I read the study by Zanardo et al. entitled “Abdominal CT: a radiologist-driven adjustment of the dose of iodinated contrast agent approaches a calculation per lean body weight” [1] with interest. This study found that radiologist-derived, non-standard adjustments in contrast dosing were effective in reducing total contrast media dosing without significant impact on image quality. Our group shares a similar interest in optimizing contrast media dose, but found dissimilar results; patients randomized to a lean body weight dosing regimen in our study did not have significant reduction in the variability of mean hepatic enhancement [2]. We have several comments.
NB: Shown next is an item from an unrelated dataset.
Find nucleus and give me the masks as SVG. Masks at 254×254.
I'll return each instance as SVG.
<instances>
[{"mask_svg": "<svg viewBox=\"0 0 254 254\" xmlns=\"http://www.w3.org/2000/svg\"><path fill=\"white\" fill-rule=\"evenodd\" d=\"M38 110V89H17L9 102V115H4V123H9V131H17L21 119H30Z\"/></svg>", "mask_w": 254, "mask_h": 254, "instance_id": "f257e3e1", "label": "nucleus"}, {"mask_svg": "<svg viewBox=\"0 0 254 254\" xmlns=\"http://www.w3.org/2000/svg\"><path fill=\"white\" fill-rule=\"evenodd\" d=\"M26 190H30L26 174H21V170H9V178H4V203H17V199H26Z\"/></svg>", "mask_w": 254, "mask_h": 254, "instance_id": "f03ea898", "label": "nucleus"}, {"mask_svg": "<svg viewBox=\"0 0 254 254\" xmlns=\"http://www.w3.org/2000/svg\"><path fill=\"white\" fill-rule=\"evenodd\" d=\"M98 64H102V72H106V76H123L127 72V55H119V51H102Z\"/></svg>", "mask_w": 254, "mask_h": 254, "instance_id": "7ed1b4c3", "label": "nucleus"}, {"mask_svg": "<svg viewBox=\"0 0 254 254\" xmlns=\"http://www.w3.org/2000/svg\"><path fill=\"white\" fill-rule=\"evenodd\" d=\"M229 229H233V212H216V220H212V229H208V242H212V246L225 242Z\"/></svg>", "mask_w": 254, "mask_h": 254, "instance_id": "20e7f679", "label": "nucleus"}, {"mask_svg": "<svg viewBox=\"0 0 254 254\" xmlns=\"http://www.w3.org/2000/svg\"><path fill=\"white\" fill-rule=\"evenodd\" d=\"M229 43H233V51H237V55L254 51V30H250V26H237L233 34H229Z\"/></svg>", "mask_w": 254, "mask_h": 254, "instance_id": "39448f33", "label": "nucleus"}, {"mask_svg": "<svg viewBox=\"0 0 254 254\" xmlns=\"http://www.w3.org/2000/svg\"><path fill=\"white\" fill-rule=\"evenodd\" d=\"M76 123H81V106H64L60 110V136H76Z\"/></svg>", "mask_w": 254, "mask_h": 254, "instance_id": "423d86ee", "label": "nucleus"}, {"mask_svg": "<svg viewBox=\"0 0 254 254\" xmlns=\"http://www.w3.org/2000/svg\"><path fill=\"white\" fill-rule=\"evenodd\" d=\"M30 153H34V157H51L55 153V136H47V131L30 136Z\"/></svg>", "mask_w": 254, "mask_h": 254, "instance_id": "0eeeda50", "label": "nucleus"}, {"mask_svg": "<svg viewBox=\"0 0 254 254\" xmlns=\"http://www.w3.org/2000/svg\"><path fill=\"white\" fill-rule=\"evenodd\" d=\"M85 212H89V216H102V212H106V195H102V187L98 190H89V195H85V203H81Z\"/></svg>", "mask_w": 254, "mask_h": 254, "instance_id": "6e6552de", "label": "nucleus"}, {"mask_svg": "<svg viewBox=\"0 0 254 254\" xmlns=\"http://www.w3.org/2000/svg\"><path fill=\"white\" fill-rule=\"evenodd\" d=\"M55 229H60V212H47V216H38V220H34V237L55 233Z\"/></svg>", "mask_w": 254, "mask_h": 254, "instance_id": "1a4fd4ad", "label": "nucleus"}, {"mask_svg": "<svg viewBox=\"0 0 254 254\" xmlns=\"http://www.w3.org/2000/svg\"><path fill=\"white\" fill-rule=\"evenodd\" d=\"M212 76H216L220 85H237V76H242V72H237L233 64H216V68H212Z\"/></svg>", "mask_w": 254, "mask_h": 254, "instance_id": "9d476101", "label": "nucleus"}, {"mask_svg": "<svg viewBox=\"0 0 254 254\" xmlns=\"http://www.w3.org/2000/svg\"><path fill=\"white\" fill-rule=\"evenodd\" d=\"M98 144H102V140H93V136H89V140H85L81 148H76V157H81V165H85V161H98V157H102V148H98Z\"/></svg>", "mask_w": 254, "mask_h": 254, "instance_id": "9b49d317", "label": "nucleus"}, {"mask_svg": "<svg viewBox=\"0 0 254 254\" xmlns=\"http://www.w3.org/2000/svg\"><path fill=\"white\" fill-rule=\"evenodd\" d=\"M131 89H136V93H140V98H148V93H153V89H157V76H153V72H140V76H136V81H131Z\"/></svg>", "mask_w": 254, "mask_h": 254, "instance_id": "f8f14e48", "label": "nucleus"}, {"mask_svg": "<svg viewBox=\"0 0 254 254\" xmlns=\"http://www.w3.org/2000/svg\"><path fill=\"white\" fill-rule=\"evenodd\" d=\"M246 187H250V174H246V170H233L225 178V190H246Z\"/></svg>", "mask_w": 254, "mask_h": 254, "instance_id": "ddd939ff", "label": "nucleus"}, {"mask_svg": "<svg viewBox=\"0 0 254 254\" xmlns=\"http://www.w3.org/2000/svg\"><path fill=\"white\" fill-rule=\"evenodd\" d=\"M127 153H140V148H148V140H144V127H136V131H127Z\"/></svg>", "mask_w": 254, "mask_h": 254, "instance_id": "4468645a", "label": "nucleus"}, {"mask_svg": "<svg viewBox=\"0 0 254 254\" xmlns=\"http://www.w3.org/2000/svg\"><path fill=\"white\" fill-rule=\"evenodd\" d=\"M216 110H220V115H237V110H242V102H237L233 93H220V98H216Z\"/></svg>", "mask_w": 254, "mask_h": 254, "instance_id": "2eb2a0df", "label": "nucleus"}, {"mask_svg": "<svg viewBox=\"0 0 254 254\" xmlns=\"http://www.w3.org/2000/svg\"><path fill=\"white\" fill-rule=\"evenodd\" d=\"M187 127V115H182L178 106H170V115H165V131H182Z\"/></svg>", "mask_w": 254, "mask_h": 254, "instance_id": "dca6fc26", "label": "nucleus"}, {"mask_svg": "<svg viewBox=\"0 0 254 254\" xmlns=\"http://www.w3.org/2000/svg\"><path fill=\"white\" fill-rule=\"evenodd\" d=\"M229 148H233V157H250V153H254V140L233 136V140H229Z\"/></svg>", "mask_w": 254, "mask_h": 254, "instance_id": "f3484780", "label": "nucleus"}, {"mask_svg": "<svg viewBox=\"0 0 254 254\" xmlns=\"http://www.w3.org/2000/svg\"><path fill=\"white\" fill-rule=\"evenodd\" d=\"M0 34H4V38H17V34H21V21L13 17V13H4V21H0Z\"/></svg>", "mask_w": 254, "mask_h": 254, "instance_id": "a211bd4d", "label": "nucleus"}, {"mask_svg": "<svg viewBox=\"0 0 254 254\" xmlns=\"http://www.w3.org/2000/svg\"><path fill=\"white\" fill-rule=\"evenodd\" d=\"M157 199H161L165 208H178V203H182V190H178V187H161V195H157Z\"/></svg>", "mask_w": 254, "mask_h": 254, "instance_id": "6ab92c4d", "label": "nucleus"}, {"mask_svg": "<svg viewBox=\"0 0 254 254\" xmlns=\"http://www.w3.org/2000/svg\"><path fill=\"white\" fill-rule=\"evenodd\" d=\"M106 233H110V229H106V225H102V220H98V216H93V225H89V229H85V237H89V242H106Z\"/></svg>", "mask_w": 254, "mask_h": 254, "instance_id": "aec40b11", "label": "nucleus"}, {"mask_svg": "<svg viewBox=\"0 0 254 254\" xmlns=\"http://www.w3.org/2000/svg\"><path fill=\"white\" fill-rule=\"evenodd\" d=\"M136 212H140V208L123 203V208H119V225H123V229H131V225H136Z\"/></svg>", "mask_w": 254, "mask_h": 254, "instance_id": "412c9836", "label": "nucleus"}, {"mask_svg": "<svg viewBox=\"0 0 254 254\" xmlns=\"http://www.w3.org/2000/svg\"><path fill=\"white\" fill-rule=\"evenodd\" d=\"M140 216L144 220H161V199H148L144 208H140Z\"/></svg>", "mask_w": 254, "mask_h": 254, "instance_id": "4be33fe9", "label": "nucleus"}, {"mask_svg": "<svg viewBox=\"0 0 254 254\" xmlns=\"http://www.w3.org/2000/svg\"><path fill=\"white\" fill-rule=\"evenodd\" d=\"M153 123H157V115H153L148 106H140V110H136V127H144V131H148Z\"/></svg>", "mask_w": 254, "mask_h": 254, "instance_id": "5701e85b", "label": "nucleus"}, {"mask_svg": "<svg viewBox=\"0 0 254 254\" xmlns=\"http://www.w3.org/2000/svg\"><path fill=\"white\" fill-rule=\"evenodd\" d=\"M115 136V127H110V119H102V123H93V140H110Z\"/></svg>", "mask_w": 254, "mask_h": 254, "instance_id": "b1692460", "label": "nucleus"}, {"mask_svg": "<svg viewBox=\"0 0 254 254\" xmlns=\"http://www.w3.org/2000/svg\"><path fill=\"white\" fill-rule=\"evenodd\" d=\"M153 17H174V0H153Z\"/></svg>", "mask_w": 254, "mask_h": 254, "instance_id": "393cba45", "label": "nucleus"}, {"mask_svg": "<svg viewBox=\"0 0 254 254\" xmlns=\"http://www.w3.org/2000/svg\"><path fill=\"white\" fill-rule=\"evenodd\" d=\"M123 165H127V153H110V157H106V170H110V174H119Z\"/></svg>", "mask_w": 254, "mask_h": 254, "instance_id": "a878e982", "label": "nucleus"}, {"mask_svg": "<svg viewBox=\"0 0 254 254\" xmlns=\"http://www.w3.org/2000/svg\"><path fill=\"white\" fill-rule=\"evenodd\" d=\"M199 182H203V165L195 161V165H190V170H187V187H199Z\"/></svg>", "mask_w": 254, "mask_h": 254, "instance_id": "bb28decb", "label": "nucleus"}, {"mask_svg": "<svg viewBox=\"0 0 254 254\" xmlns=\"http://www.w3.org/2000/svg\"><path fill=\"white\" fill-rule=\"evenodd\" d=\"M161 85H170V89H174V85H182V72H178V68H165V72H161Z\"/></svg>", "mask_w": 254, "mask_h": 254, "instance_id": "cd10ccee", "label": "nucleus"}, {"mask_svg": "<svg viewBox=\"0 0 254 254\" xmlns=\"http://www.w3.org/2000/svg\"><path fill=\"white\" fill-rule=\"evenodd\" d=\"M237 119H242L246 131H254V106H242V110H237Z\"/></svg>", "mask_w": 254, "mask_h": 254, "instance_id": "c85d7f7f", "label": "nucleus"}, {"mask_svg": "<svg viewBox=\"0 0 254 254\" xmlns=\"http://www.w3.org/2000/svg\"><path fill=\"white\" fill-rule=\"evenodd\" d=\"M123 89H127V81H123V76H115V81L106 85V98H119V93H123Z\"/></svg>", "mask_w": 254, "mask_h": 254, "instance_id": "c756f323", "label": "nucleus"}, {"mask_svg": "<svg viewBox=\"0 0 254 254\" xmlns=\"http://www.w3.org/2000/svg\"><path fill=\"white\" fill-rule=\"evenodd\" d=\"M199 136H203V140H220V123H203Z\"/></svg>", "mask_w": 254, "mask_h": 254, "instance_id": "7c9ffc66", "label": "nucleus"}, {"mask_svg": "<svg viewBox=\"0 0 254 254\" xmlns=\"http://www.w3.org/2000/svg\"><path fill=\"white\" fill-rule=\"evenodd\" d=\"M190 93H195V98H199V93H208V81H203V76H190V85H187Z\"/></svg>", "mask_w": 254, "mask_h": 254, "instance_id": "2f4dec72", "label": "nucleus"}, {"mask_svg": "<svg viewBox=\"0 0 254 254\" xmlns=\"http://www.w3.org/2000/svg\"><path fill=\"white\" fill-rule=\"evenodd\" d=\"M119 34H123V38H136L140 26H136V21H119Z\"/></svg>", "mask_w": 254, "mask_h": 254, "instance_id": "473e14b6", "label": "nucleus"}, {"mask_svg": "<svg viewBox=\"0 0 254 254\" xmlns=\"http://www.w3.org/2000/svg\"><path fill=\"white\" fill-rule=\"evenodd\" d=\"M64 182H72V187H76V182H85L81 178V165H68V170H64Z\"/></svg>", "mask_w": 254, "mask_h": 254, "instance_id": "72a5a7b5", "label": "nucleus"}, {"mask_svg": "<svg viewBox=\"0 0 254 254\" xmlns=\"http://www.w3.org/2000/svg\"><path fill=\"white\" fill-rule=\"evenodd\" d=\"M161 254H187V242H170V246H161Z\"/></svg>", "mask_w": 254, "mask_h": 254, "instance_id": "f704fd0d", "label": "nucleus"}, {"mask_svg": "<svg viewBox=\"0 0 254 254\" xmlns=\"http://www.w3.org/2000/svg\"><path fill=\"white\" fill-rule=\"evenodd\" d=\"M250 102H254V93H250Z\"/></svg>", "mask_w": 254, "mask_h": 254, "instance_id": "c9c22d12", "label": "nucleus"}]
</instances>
First, I agree that lean body weight may more accurately predict the volume of contrast needed; lean tissue can be expected to have a different metabolic activity and contrast uptake than adipose tissue. Previous studies in Japanese populations have demonstrated differences in enhancement per gram of contrast enhancement program of iodine [2,3,4,5,6,7] but conclusions that lean body weight dosing strategies will reduce interpatient variability have relied on inferences. A recent randomized controlled trial by our group in a North American population did not demonstrate any significant differences in contrast enhancement per gram of iodine or the variance of the mean hepatic enhancement between lean body weight dosed and total body weight dosed cohorts [2]. This is interesting, given our study design was similar on many points including the following: similar putative physiologic basis, similar measurement of lean body weight by bioelectrical impedance, as well as similar scanning protocols. Importantly, we normalized mean hepatic enhancement to iodine dose (MHE/I) in order to compare the yield of contrast media on hepatic visceral enhancement; this calculation would be very useful and interesting in the study by Zanardo et al. [1].

Second, the dosing strategy used in the study was entirely total-body-weight-based for most patients, with an ad hoc adjustment for doses that were subjectively considered too high. While this strategy would have the effect of decreasing the total contrast dose for patients at the high end of the range, it does not explicitly differentiate between high lean body weight and high total body weight patients, and does not account for lean patients at all.

Third, the authors state that “all CT examinations were judged as diagnostic and no patients received a repeat examination,” and have offered a proposed dose of 0.63 g of iodine per kilogram of lean body weight as a reasonable dosing standard. However, in this study, there is no formal evaluation of image quality or grading. In my experience, radiologists do not judge imaging quality enough, and the absence of such commentary within the radiologist reports does not imply diagnostic quality. In practice, the imaging quality of abdominal CT is better thought of on a sliding scale of varying quality, rather than a binary diagnostic/nondiagnostic paradigm.